ISCA Archive Eurospeech 1991
ISCA Archive Eurospeech 1991

A study of endpoint detection algorithms in adverse conditions: incidence on a DTW and HMM recognizer

Jean-Claude Junqua, Ben Reaves, Brian Mak

In this paper the performances of three recently developed endpoint algorithms are evaluated and compared to the Lamel and Rosenberg's algorithm [1] based on energy levels and timing, which is enhanced by automatic threshold setting. Their performances are reported when integrated with two commonly used speech recognizers (discrete density vector quantization-based hidden Markov model (VQ-based HMM) and dynamic time warping (DTW)) in various types of noisy conditions. Accuracy was judged by agreement with hand-labeled endpoints, and by recognition rates.

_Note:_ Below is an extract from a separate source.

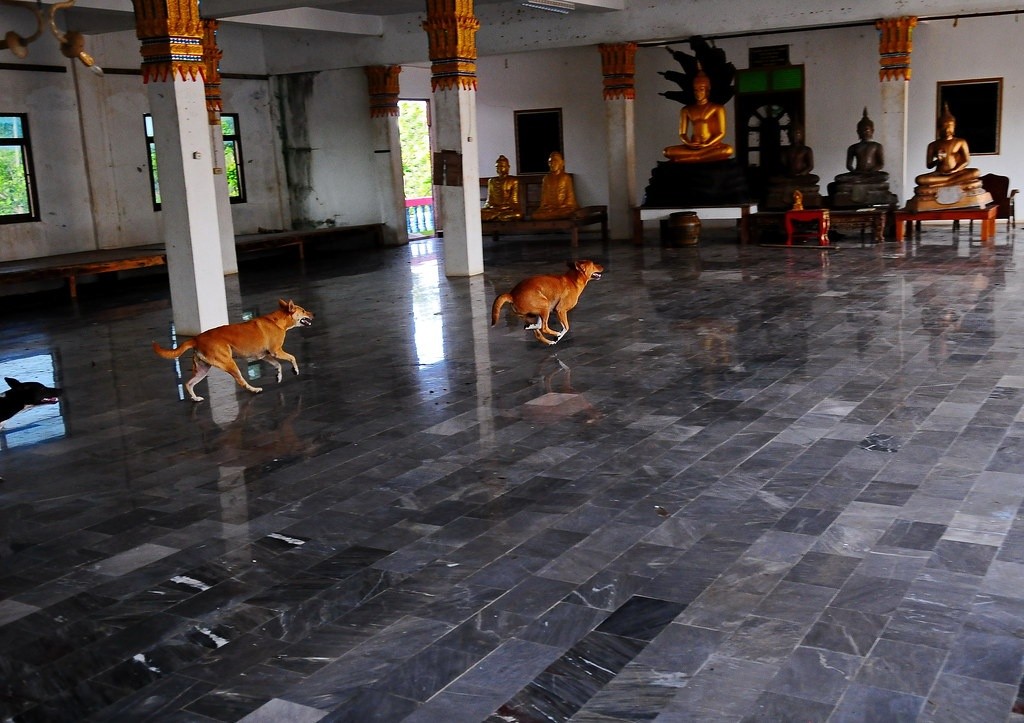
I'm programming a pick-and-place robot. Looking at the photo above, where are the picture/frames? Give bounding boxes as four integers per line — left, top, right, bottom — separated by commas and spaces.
936, 76, 1004, 156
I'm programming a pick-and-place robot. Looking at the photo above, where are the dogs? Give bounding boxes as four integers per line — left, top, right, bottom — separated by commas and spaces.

Results show that 1) a new noise adaptive algorithm using rms energy, zero-crossing rate, and a set of heuristics gives generally the best results at high or medium signal-to-noise ratio (>15 dB). 2) The HMM recognizer when used with this algorithm performs as well as if the endpoints were hand-labeled for clean Lombard speech; for noisy Lombard speech, depending on the type of noise used and the SNR, there is a degradation from 1% to 43% in recognition accuracy compared to manual labeling. 3) At low SNR, the algorithm based on Lamel and Rosenberg's method [1] and enhanced by automatic threshold setting gives generally better performance than the other algorithms. Keywords: Endpoint detection, voice activation, adaptive algorithm, Lombard-noisy speech, robustness.